# Rolling beige indistinguishable die

In lecture we learned that rolling two indistinguishable die and how the chance of doubles is the same probability as rolling distinguishable die. But I'm having difficulty with a certain component of the lecture.

For the indistinguishable 2 6-sided dice we have $$\{(1,1)..(6,6)\} \cup \{(1,2), (1,3)....(5,6)\}$$ 21 total outcomes and a probability space of total 21. Then we learn that the probability, q, of not getting doubles is twice as likely as getting doubles, p.

So $$q=2p$$

But I got confused on the above step. How is it double since 6/21 for doubles vs. 15/21 for non doubles?

Thanks

• Do not forget... the probability of occurrence can be given as the ratio of favorable outcomes divided by total outcomes only if each of the outcomes are equally likely to occur. That is not the case here. There are two outcomes to a lottery, either you win or you lose but you don't win with probability $\frac{1}{2}$. – JMoravitz Nov 8 at 15:38
• Now... as for the statement that was actually said, I worry you may be confusing things. Regardless of whether or not you roll two distinguishable dice or two indistinguishable dice, the probability of having rolled doubles is $\frac{6}{36}=\frac{1}{6}$ (and is not $\frac{6}{21}$).

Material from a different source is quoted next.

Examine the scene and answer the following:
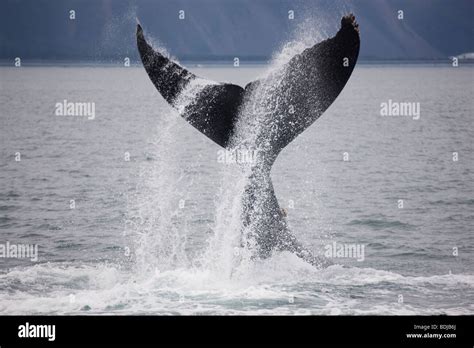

What is probably intended to have been said, is that the probability of having rolled a specific double (such as $(1,1)$) is half as likely as having rolled a specific pair of different numbers (such as $(1,2)=(2,1)$ since these are considered the same in the indistinguishable case) – JMoravitz Nov 8 at 15:43
• If the indistinguishableness of the dice confuses you, don't worry you aren't alone. Imagine that you see color normally and the two dice are green and pink, obviously different and distinct and you roll the dice and you expect certain probabilities for certain outcomes. You hand the dice to your colorblind friend who can't tell the difference between them and he rolls the dice. The probabilities don't suddenly change just because he can't see color, the only things that change is his ability to distinguish between certain results. – JMoravitz Nov 8 at 15:46

As @JMoravitz pointed in the comments what happen here is that the probably to get $$(1,1)$$ is not the same to get $$(1,2)$$ when the dice are not distinguishable. When you write $$6/21$$ or $$15/21$$ you are assuming that every event have the same probability to occur, but this is not the case.
If the dice are not distinguishable then, as you knows, you have $$21$$ different outcomes, however they doesn't have the same probability to occur. If the dice are distinguishable then there are $$36$$ different events and this time each event have the same probability to occur.